[Data excerpts]
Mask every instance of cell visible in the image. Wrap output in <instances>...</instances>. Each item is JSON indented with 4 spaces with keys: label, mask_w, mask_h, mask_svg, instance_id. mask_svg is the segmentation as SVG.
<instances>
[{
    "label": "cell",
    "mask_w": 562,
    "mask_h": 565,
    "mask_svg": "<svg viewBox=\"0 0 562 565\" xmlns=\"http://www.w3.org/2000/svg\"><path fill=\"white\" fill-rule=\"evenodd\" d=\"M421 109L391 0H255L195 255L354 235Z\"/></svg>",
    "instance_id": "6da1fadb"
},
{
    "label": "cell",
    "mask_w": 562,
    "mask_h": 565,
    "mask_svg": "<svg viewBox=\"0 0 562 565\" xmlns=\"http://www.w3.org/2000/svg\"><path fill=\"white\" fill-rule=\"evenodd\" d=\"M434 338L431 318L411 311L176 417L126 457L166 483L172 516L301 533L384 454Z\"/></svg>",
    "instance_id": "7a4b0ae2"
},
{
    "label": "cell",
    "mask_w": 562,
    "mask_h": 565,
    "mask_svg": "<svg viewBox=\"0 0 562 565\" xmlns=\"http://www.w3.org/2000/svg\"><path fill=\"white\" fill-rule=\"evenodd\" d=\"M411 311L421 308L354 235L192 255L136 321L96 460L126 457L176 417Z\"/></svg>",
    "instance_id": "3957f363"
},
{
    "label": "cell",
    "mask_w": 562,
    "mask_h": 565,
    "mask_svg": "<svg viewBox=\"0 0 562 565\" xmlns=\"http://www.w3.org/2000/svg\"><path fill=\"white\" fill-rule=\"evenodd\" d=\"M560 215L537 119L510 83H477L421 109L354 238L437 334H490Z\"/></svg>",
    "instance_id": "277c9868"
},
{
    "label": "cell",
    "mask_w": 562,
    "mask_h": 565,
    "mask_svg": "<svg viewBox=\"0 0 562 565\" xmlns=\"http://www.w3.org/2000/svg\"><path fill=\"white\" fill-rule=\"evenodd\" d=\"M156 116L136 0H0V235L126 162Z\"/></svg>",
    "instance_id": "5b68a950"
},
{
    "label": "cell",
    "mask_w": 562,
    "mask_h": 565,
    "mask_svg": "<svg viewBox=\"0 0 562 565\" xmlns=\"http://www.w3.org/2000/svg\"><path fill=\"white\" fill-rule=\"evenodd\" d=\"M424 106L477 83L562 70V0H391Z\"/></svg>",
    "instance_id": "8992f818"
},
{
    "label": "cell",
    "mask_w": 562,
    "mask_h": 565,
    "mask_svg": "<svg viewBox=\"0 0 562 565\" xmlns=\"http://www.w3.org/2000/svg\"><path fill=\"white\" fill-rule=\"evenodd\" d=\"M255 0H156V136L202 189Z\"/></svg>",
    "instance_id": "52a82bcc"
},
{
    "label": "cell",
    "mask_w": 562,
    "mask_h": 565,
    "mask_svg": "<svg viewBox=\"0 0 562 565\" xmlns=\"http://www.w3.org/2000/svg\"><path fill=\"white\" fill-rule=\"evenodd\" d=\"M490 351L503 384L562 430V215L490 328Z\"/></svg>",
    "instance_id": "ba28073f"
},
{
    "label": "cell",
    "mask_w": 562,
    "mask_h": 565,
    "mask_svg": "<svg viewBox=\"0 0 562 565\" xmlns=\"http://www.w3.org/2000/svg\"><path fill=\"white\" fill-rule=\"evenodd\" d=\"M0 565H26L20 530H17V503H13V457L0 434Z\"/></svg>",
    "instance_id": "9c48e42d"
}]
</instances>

**Exercise task:** Update the stretch from the start of the material through the line containing "109L391 0H255L195 255L354" by changing "Wrap" to "Enclose", keeping everything else unchanged, and give back only those lines.

**Solution to the problem:**
Mask every instance of cell visible in the image. Enclose output in <instances>...</instances>. Each item is JSON indented with 4 spaces with keys: label, mask_w, mask_h, mask_svg, instance_id. mask_svg is the segmentation as SVG.
<instances>
[{
    "label": "cell",
    "mask_w": 562,
    "mask_h": 565,
    "mask_svg": "<svg viewBox=\"0 0 562 565\" xmlns=\"http://www.w3.org/2000/svg\"><path fill=\"white\" fill-rule=\"evenodd\" d=\"M421 109L391 0H255L195 255L354 235Z\"/></svg>",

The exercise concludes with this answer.